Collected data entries
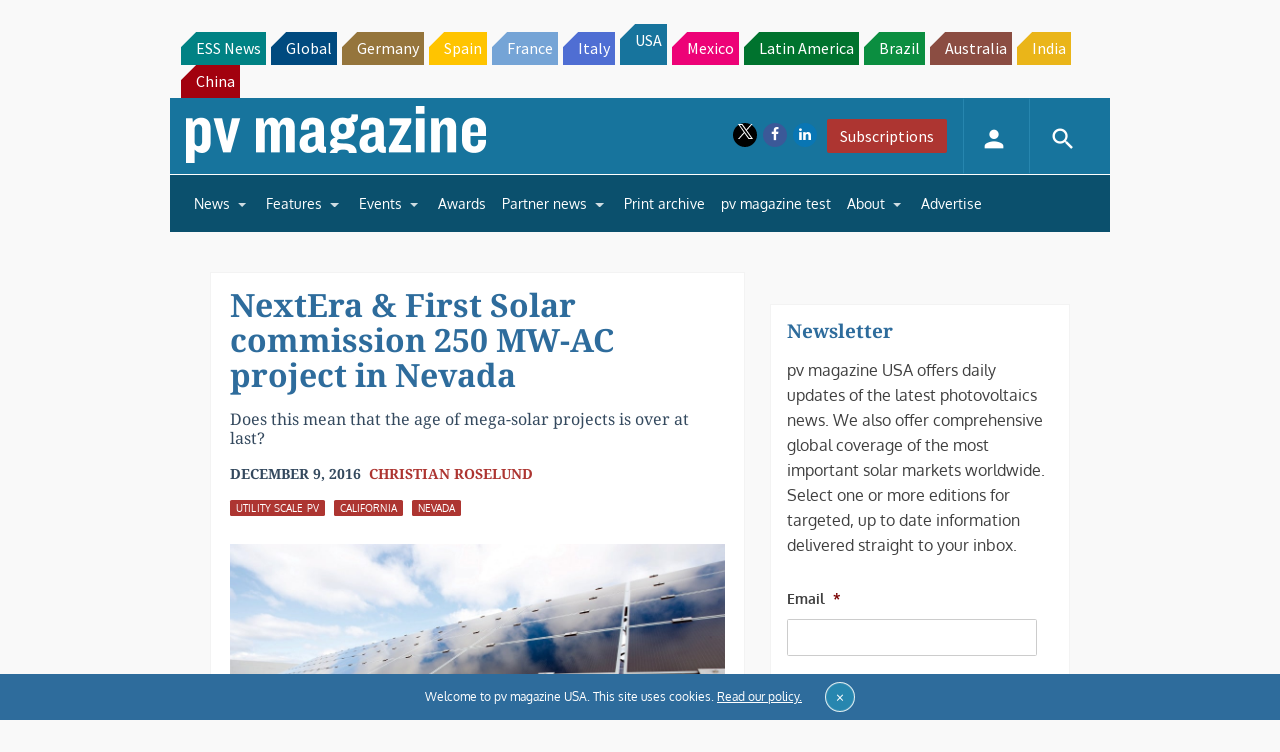

--- FILE ---
content_type: text/html; charset=utf-8
request_url: https://www.google.com/recaptcha/api2/aframe
body_size: 268
content:
<!DOCTYPE HTML><html><head><meta http-equiv="content-type" content="text/html; charset=UTF-8"></head><body><script nonce="9IK2YdgxN2Z-OZu1M0bAVw">/** Anti-fraud and anti-abuse applications only. See google.com/recaptcha */ try{var clients={'sodar':'https://pagead2.googlesyndication.com/pagead/sodar?'};window.addEventListener("message",function(a){try{if(a.source===window.parent){var b=JSON.parse(a.data);var c=clients[b['id']];if(c){var d=document.createElement('img');d.src=c+b['params']+'&rc='+(localStorage.getItem("rc::a")?sessionStorage.getItem("rc::b"):"");window.document.body.appendChild(d);sessionStorage.setItem("rc::e",parseInt(sessionStorage.getItem("rc::e")||0)+1);localStorage.setItem("rc::h",'1769031804336');}}}catch(b){}});window.parent.postMessage("_grecaptcha_ready", "*");}catch(b){}</script></body></html>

- _The problem_
No pictures go in the copy. Set down all the data exactly.

- _Final answer_
--- FILE ---
content_type: text/html; charset=utf-8
request_url: https://www.google.com/recaptcha/api2/aframe
body_size: 268
content:
<!DOCTYPE HTML><html><head><meta http-equiv="content-type" content="text/html; charset=UTF-8"></head><body><script nonce="9IK2YdgxN2Z-OZu1M0bAVw">/** Anti-fraud and anti-abuse applications only. See google.com/recaptcha */ try{var clients={'sodar':'https://pagead2.googlesyndication.com/pagead/sodar?'};window.addEventListener("message",function(a){try{if(a.source===window.parent){var b=JSON.parse(a.data);var c=clients[b['id']];if(c){var d=document.createElement('img');d.src=c+b['params']+'&rc='+(localStorage.getItem("rc::a")?sessionStorage.getItem("rc::b"):"");window.document.body.appendChild(d);sessionStorage.setItem("rc::e",parseInt(sessionStorage.getItem("rc::e")||0)+1);localStorage.setItem("rc::h",'1769031804336');}}}catch(b){}});window.parent.postMessage("_grecaptcha_ready", "*");}catch(b){}</script></body></html>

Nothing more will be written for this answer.